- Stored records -

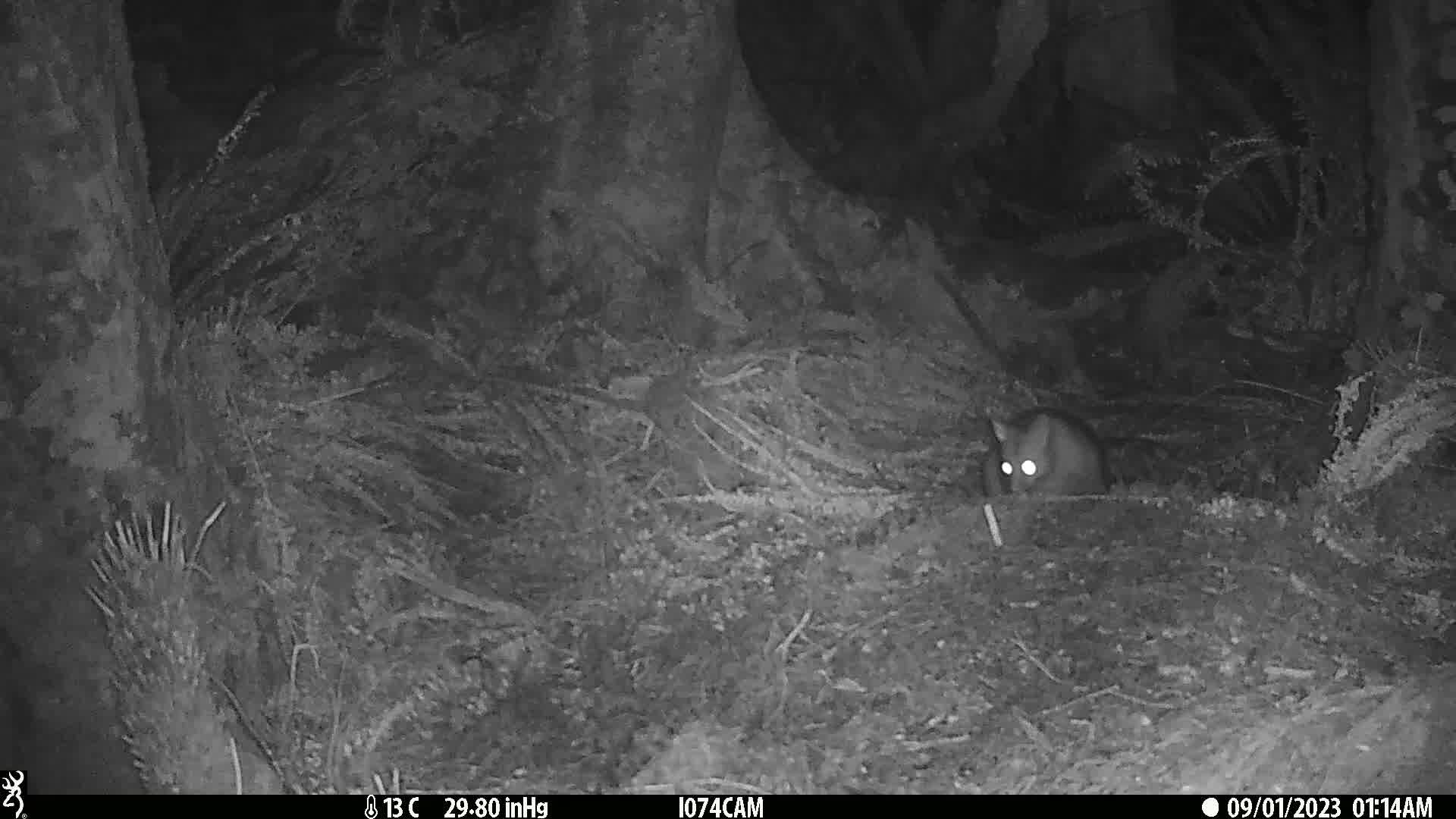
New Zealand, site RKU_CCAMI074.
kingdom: Animalia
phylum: Chordata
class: Mammalia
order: Diprotodontia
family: Phalangeridae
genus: Trichosurus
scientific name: Trichosurus vulpecula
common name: common brushtail possum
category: possum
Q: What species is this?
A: Possum (common brushtail possum) (Trichosurus vulpecula).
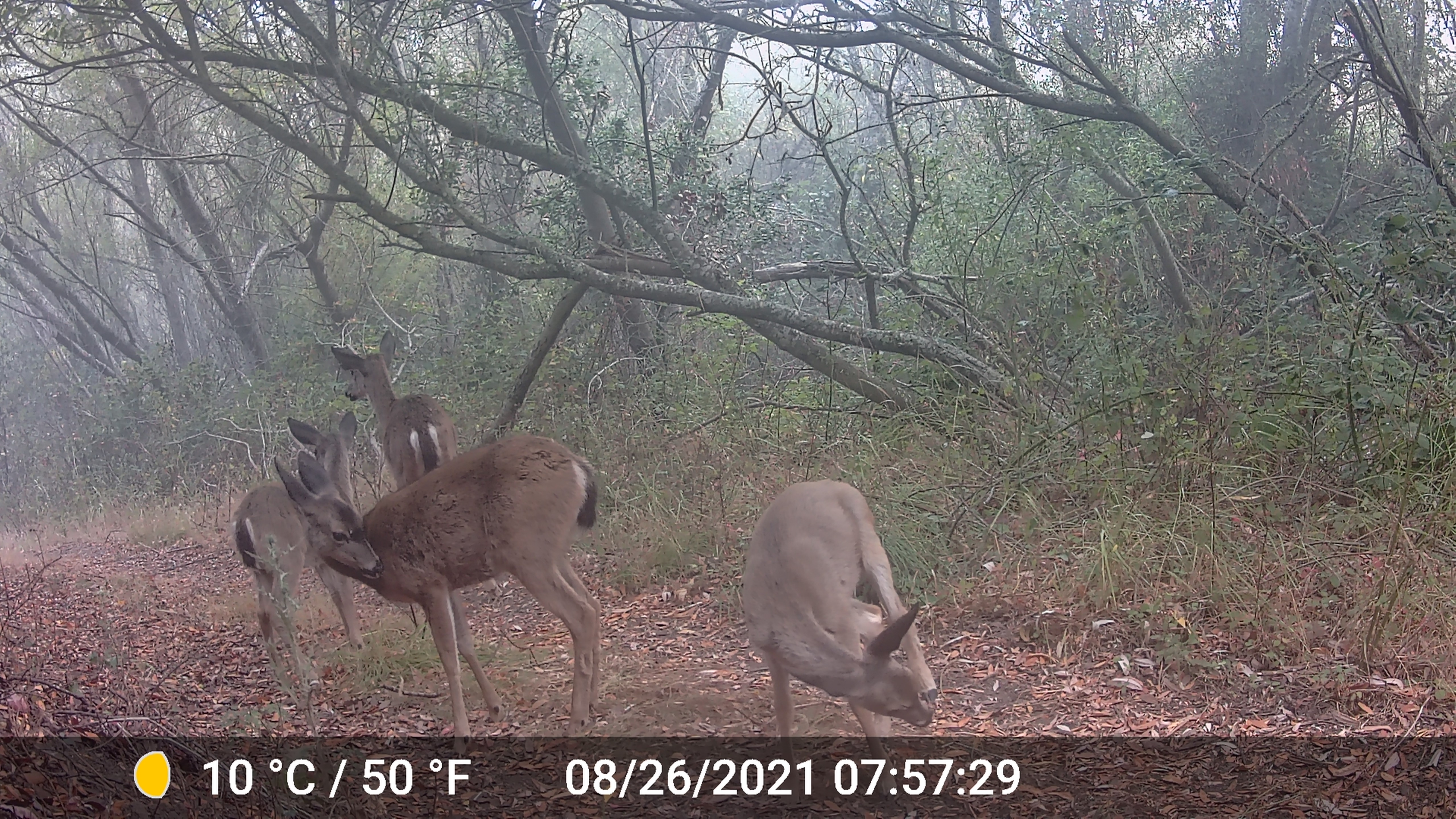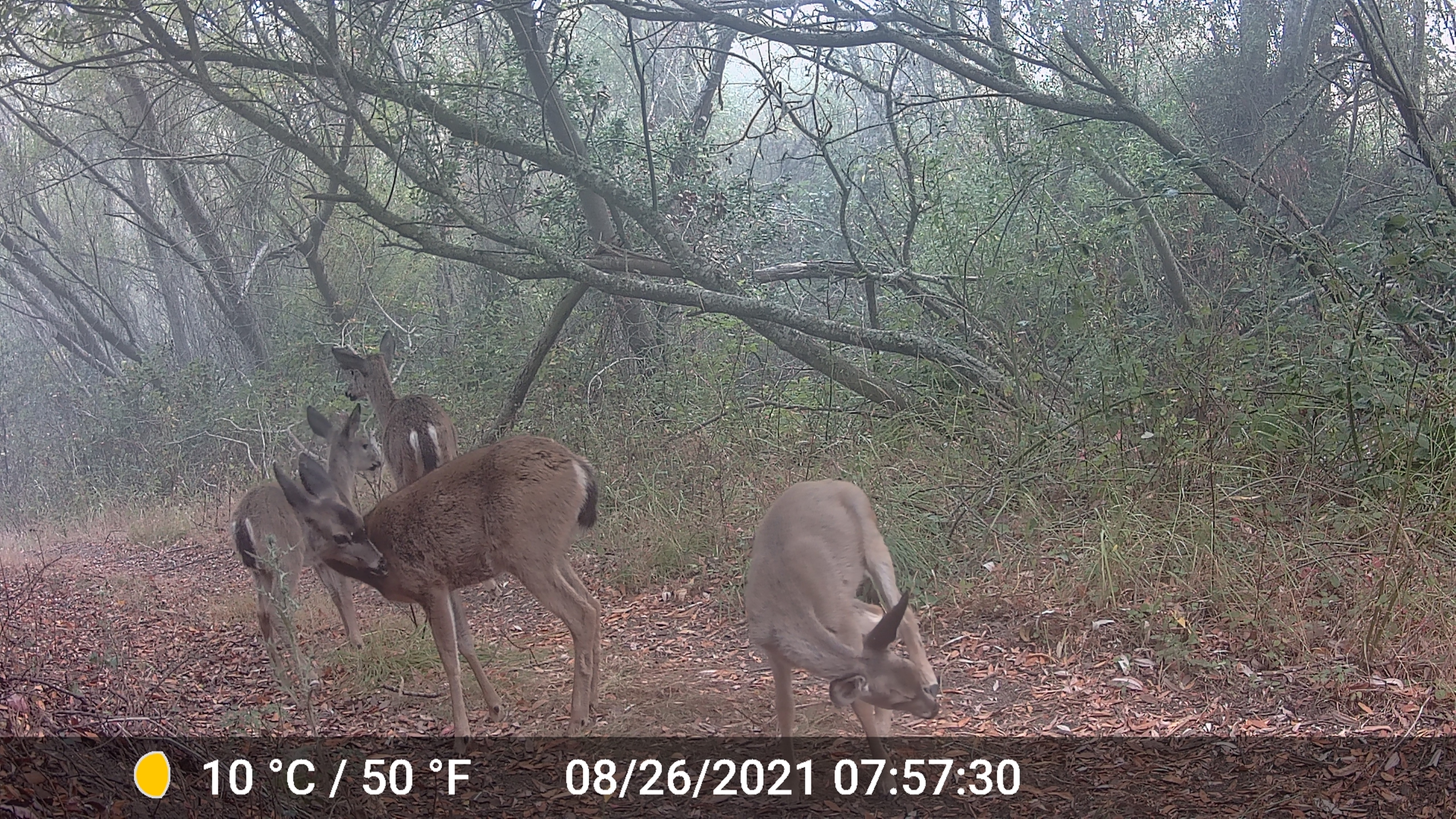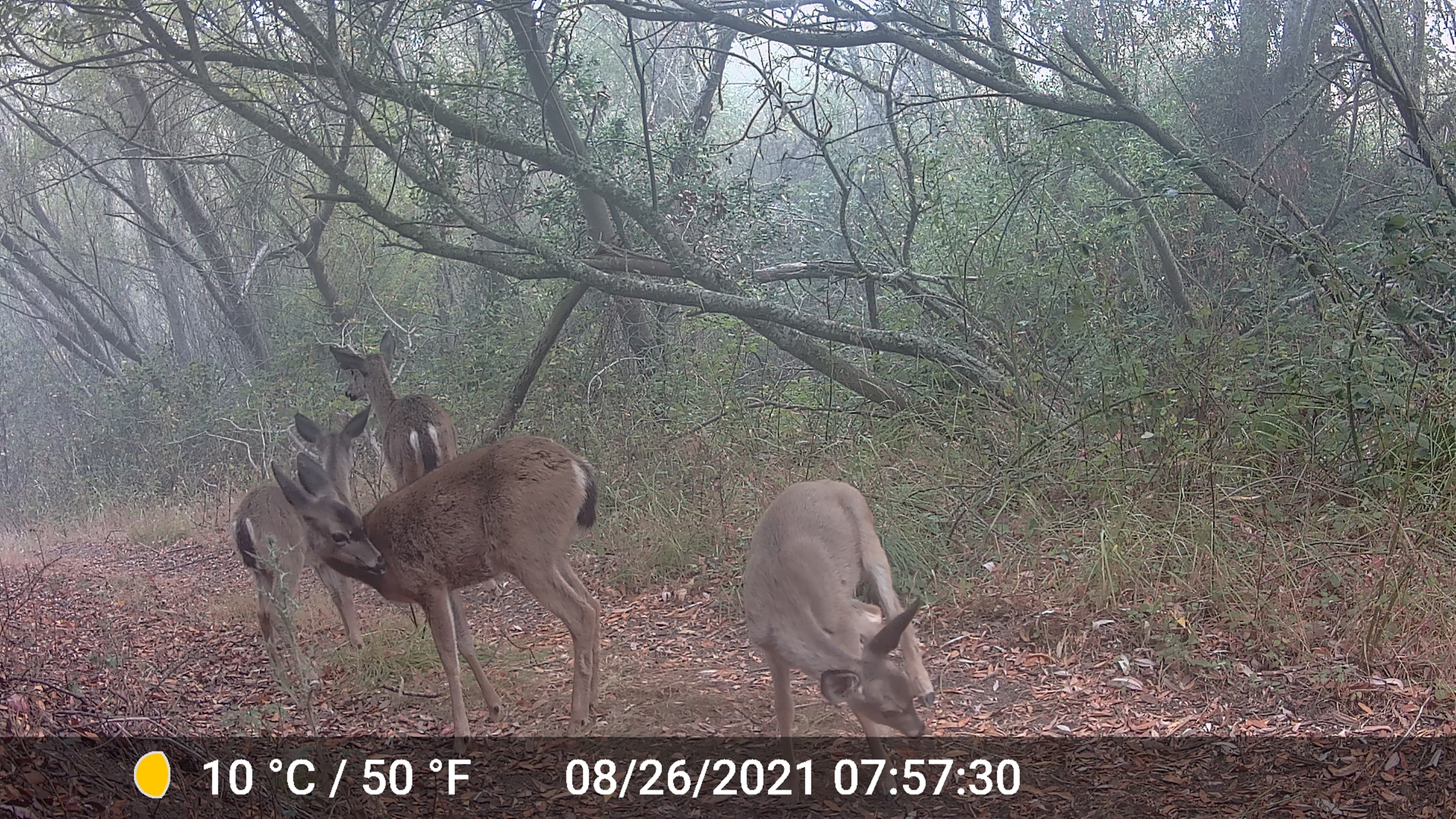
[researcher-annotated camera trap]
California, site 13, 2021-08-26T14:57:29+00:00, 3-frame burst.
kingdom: Animalia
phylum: Chordata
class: Mammalia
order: Artiodactyla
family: Cervidae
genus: Odocoileus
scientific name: Odocoileus hemionus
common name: mule deer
Mule deer (Odocoileus hemionus).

- Task to complete -
Write all the entries again word for word, minus the pictures.

- Final answer -
New Zealand, site RKU_CCAMI074.
kingdom: Animalia
phylum: Chordata
class: Mammalia
order: Diprotodontia
family: Phalangeridae
genus: Trichosurus
scientific name: Trichosurus vulpecula
common name: common brushtail possum
category: possum
Q: What species is this?
A: Possum (common brushtail possum) (Trichosurus vulpecula).
[researcher-annotated camera trap]
California, site 13, 2021-08-26T14:57:29+00:00, 3-frame burst.
kingdom: Animalia
phylum: Chordata
class: Mammalia
order: Artiodactyla
family: Cervidae
genus: Odocoileus
scientific name: Odocoileus hemionus
common name: mule deer
Mule deer (Odocoileus hemionus).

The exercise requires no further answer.